Comme l’affirment nos amis responsables du Cercle de Réflexion Interarmées (CRI) : la « menace russe » est patiemment entretenue par un « narratif » inculqué à des militaires choyés et à des médias complaisants, en vue de « mettre au pas » les alliés européens envers Washington. Le comble est atteint avec la proposition fortement suggérée de bouclier spatial allemand, à trois couches : la première allemande, la seconde américaine et la troisième israélienne. Ce serait enterrer pour toujours l’indépendance de notre force de frappe, dont Emmanuel Macron propose d’étendre la garantie à nos alliés, tout en acceptant en même temps le bouclier allemand - double enterrement.

Il faut stopper le train fou avant qu’il ne soit trop tard ! D’autant plus qu’on a l’expérience de la façon dont l’OTAN a procédé, étape par étape, pour faire peu à peu bouillir l’eau dans laquelle a sauté la grenouille française.

Trahison de la promesse faite à Gorbatchev de ne pas étendre l’OTAN au-delà des frontières de l’Allemagne réunifiée. C’est Paul Wolfowitz, sous la direction de Dick Cheney, déclarant au général Clark, en 1991 : « Nous avons 5 à 10 ans pour nettoyer tous les régimes dévoués à l’ex-Union soviétique avant qu’une nouvelle superpuissance n’émerge pour nous défier » .

Le 7 novembre, toujours de 1991, nouveau concept stratégique, un texte qui n’est plus rédigé par les militaires mais par les politiques.

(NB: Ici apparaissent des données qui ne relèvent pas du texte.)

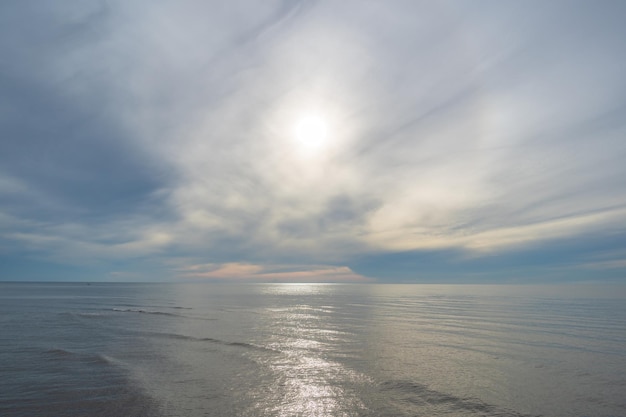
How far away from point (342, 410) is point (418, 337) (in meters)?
24.8

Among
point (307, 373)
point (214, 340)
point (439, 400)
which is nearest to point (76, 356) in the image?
point (214, 340)

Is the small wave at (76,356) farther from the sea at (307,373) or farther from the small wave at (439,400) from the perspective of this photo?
the small wave at (439,400)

Suivent, directement ou par procuration, le démembrement de l’ex-Yougoslavie, les deux guerres du Golfe, l’occupation de l’Afghanistan, l’élimination de Kadhafi, la complaisance envers Daech en Syrie, le soutien à une Ukraine sous influence bandériste et la fourniture d’armes, de bombes et d’aide financière au gouvernement Netanyahou pour mener son génocide à Gaza forment ainsi un tout. L’OTAN est sortie de son rôle, de l’esprit et la lettre du traité d’Alliance de 1949, notamment du cadre de son Préambule et de ses articles 1 et 5, elle est sortie de la légalité internationale en s’affranchissant du feu vert de l’ONU. Prétendre changer l’Alliance de l’intérieur est donc une vue de l’esprit.

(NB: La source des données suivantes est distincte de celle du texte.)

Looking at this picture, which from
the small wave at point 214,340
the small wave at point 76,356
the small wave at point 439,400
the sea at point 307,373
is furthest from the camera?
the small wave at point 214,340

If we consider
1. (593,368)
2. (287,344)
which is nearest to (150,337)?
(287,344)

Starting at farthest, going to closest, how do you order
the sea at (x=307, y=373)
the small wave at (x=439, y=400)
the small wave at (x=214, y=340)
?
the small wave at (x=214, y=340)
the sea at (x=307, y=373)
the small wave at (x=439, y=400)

Il faut ajouter que l’article 42 du Traité sur l’Union européenne, par sa clause de défense mutuelle, lie de fait, sinon de droit, l’UE à l’OTAN. Pire encore, par la déclaration commune du 10 juillet 2018, le Président du Conseil européen, le président de la Commission européenne et le secrétaire général de l’OTAN sont convenus de « renforcer la coopération entre l’UE et l’OTAN… sa qualité, son étendue et son intensité. » Les signataires encouragent « la participation la plus large possible des Etats membres de l’UE qui ne font pas partie de l’Alliance aux initiatives de celles-ci. » Il est donc clair que la procédure d’intégration accélérée de l’Ukraine à l’UE est pour la Russie de même nature que le serait son adhésion à l’OTAN.

La Coalition internationale pour la paix (CIP), organisée par l’Institut Schiller international, a rassemblé les témoignages de Jack Matlock, l’Ambassadeur américain à Moscou de 1987 à 1991, qui a totalement confirmé les promesses faites aux autorités russes de na pas étendre l’OTAN à l’Est, du Pr Theodore Postol, l’expert incontesté de la guerre nucléaire et de Lawrence Wilkerson, de la Fondation Eisenhower et qui fut le proche collaborateur de Colin Powell, qui ont tous corroboré ce que je viens de vous dire. Des anciens du renseignement américains, devenu lanceurs d’alerte, ont fondé Veteran Intelligence Professionals for Sanity (VIPS) pour constituer un front de résistance contre les politiques de l’OTAN et la folie d’élites politiques qu’ils craignent bien plus que les militaires. Theodore Postol les qualifie de totalement ignorantes de ce qu’impliquerait une guerre nucléaire, vue par elles comme une sorte de scénario de jeux vidéo. Wilkerson a conclu qu’ils sont dans l’état d’esprit de Marc Antoine, dans le Jules César de Shakespeare : « Carnage, pas de quartier et lâchez les chiens de guerre. »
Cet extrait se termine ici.